Hear me out. I’m not saying you must leave, or even that you should leave in any of these situations. For any number of reasons, you might not feel you have much of a choice. But worship is so important to the life and mission of the church, and there are certainly times when you may need to just get out. Here is a list of such occasions when I think a holy fight-or-flight response may be appropriate.

  1. When worship is called a secondary issue.

    The fact of the matter is that worship is not a peripheral issue. It is the lifeblood of the missional church. A church that understands worship as its sacred work will worship with intentionality, conviction, and urgency.

  2. When the issue of worship style is discussed in terms of preference or taste.

    Issues of worship style are inherently issues of meaning, not preference. When a church holds two services with different musical “styles,” the intention is to cater to various personal tastes in the congregation, but the inescapable reality is that they are also offering different theological meaning. Whether those meanings are right or wrong is perhaps up for discussion, but it is time we moved past framing the “worship wars” as merely a difference of taste, as if we were choosing a flavor at Baskin-Robbins.

  3. When the church has divided itself over worship “style.”

    We need to start being honest with ourselves. When this happens, you probably have two (or three or four) separate churches with as many separate theologies.

  4. When it’s obviously about entertainment instead of liturgy.

    Is it for work, or is it for show?

  5. When demonstrative emotionalism is purported to be true worship.

    Emotions are good, and a wide range of emotions should be discerned in our worship at times. But suggesting that emotions are indicative of true worship is more pagan than Christian.

  6. When the language used is consistently careless, inelegant, or stupid.

  7. When the Eucharist is disregarded.

    The Table – not music or preaching – is the natural culmination of Christian worship.

  8. When it falls victim to chronological snobbery.

    As Christians, we are participants in the long, beautiful story of God’s redeeming love. We also have the benefit of a historic pattern of worship, rooted in the history of Israel, that has been refined and passed down through generations of worshipers. We must not dare think we know better. Worship isn’t recreated in each generation’s image.
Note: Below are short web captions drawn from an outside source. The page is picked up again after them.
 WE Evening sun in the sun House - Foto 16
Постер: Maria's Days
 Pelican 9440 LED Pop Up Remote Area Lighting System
How arrogant we would be to defiantly stand on our own, ignoring the great cloud of witnesses that have come before us.

  9. When the worship style is tweaked to attract outsiders, non-believers, or so-called “seekers.”

    While the liturgy as a whole is intrinsically and overtly evangelistic, many of the things we do should seem strange, weird, and silly to those outsiders.
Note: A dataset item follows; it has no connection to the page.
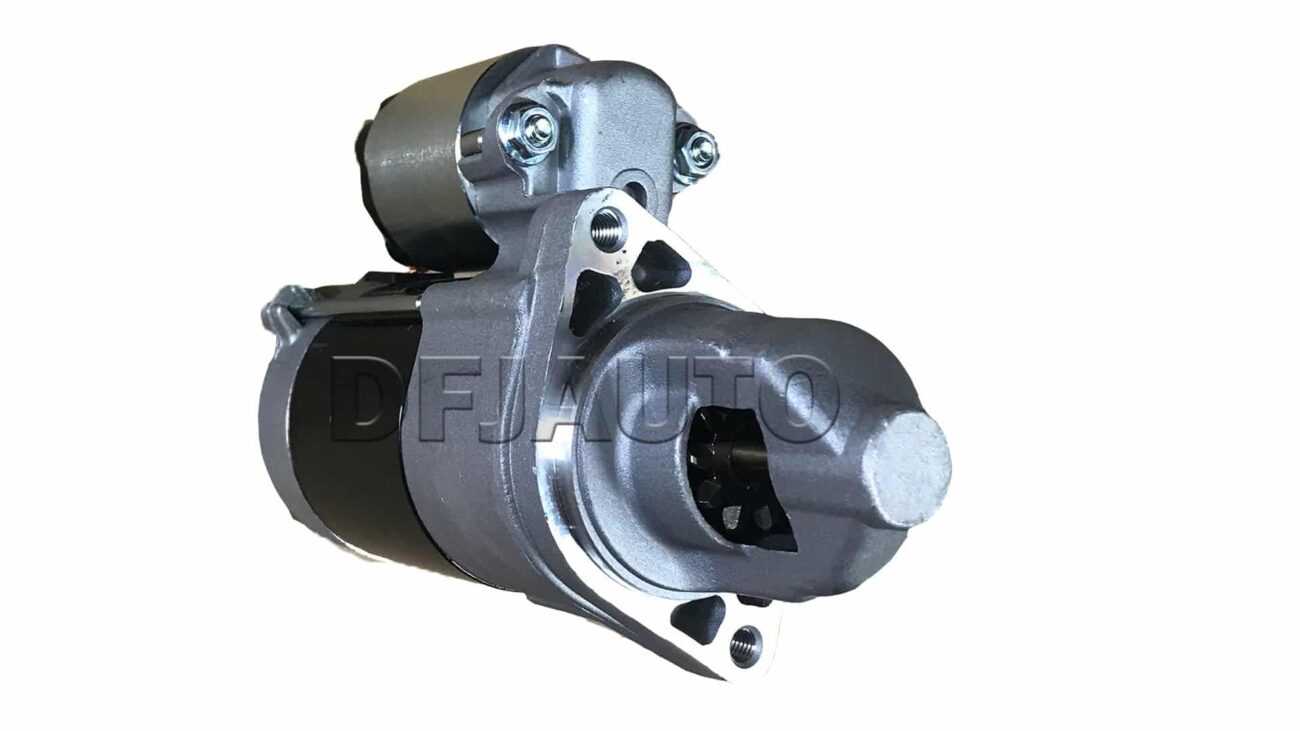 Denso Starter 428000-660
  10. When voices calling the church to think more deeply about worship are ignored, dismissed, or vilified.

    If this is happening to you, the culture is ripe for abuse. Because worship is so important, these conversations should be welcomed by leadership. You aren’t just causing dissension. You aren’t just sowing discord. You aren’t just making something out of nothing. You aren’t a modern-day Pharisee. By boldly questioning a worship culture that has clearly lost its way, you are doing important, redemptive work.

And sometimes, when it’s clear your concerns are hitting a brick wall, it’s okay to leave. It’s okay to go and not look back. It’s okay to step aside without feeling guilty.

Don’t let some Elmo, not even an Elmo with a Doctor of Ministry degree, tell you any different.